Problem requirements: With pictures removed, the data below should be returned exactly.

Supplied records:

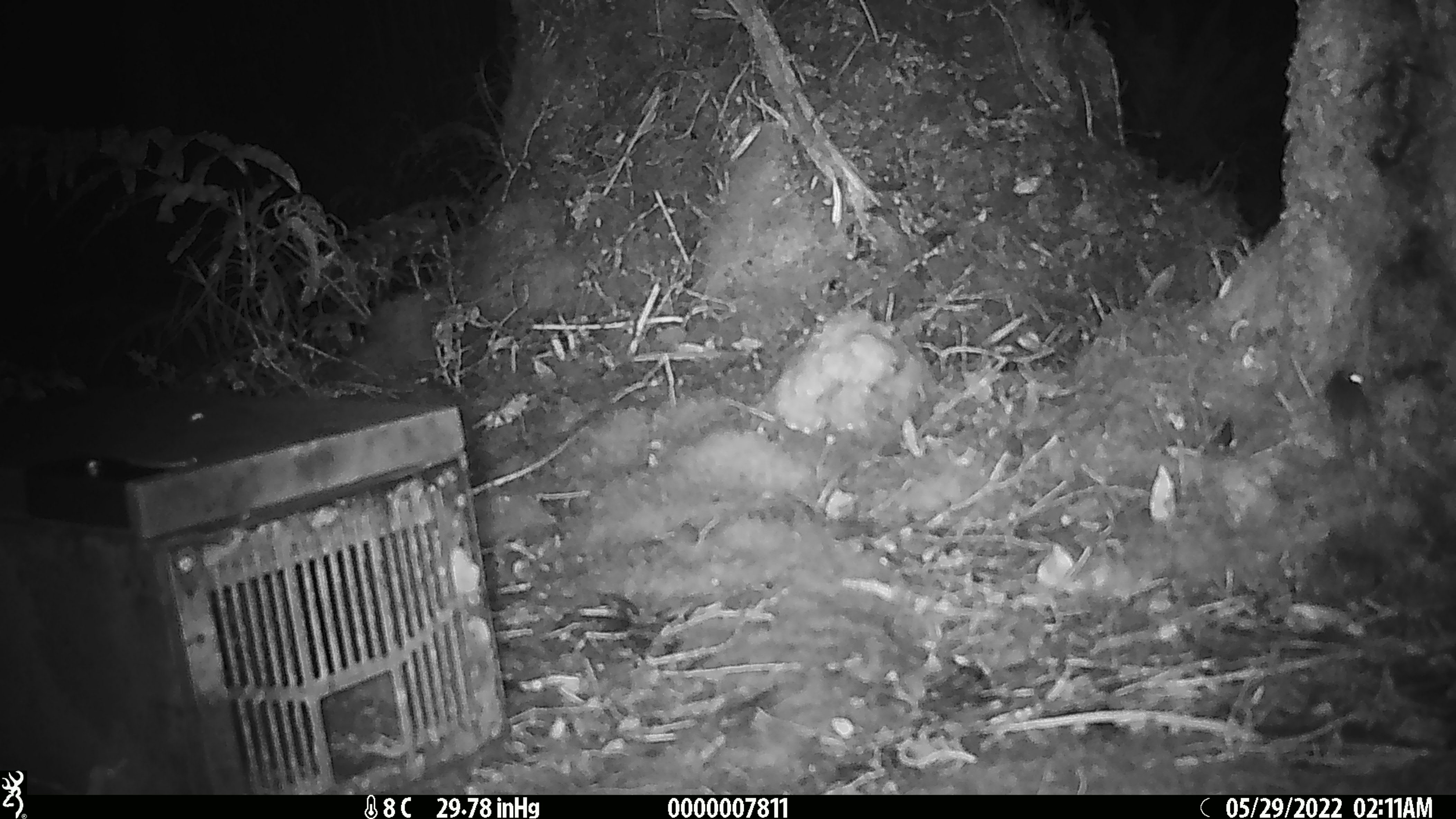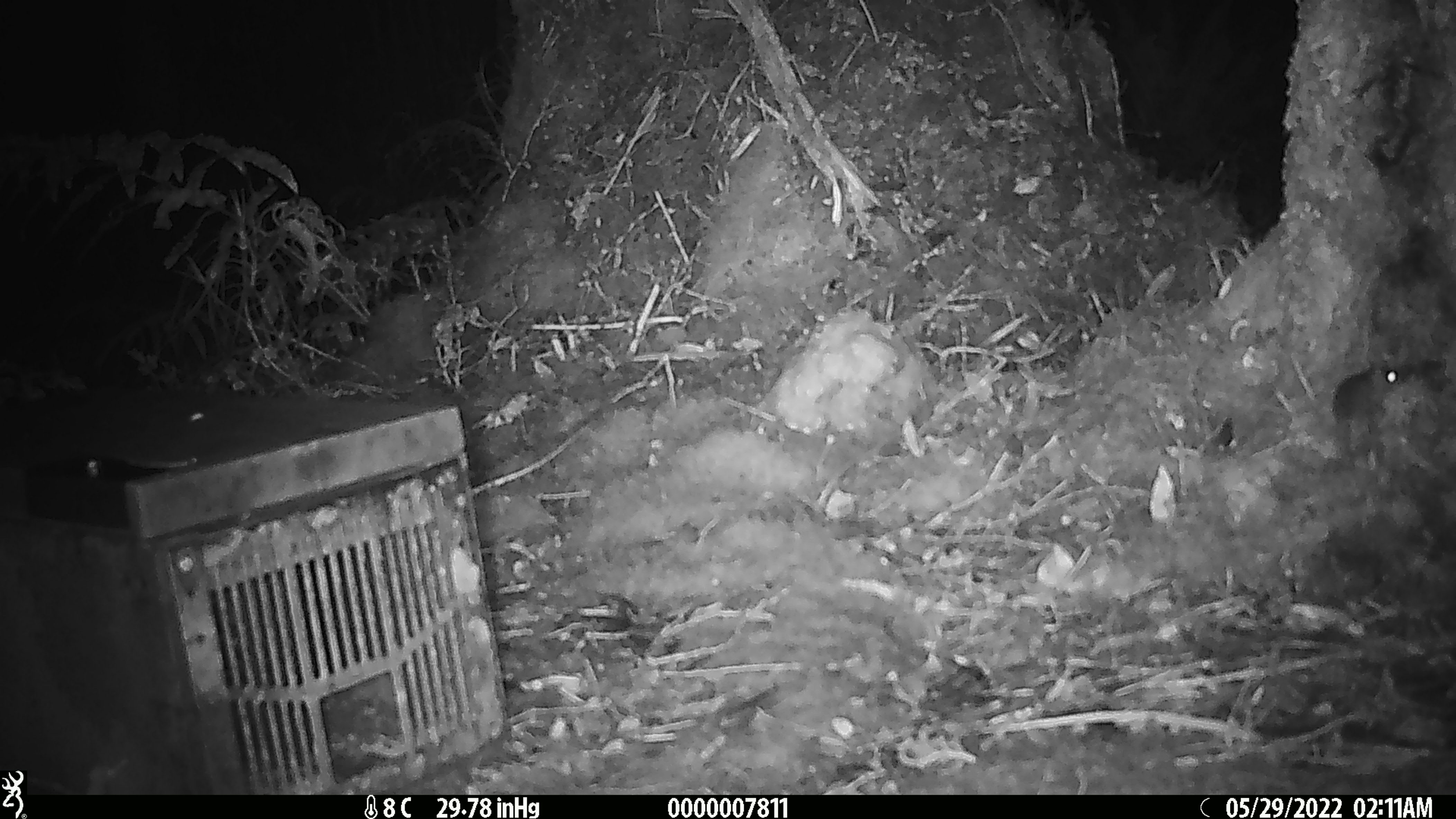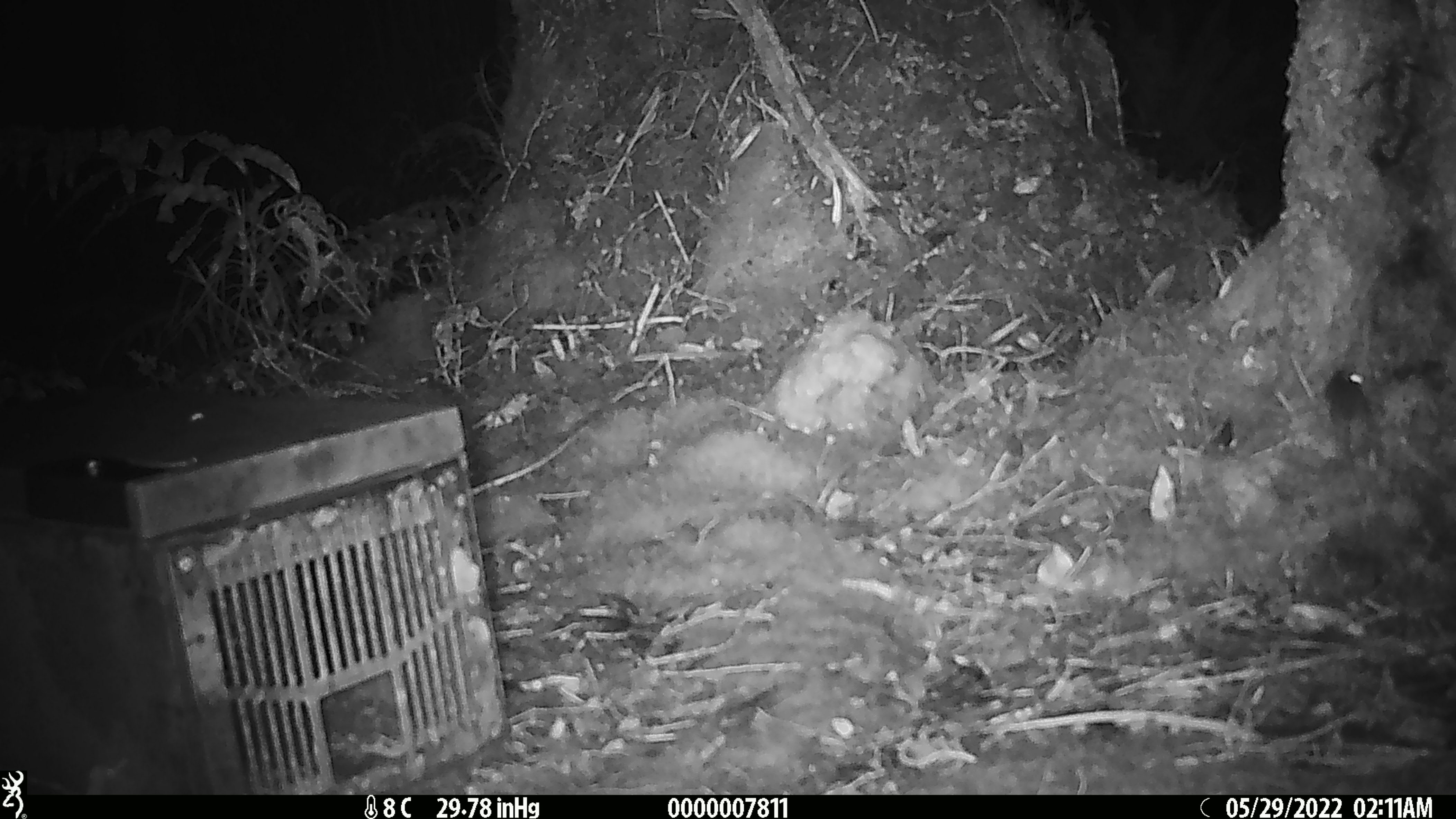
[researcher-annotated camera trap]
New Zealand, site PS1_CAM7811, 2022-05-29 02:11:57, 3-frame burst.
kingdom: Animalia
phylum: Chordata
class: Mammalia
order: Rodentia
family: Muridae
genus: Mus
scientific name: Mus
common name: mouse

Task result:
[researcher-annotated camera trap]
New Zealand, site PS1_CAM7811, 2022-05-29 02:11:57, 3-frame burst.
kingdom: Animalia
phylum: Chordata
class: Mammalia
order: Rodentia
family: Muridae
genus: Mus
scientific name: Mus
common name: mouse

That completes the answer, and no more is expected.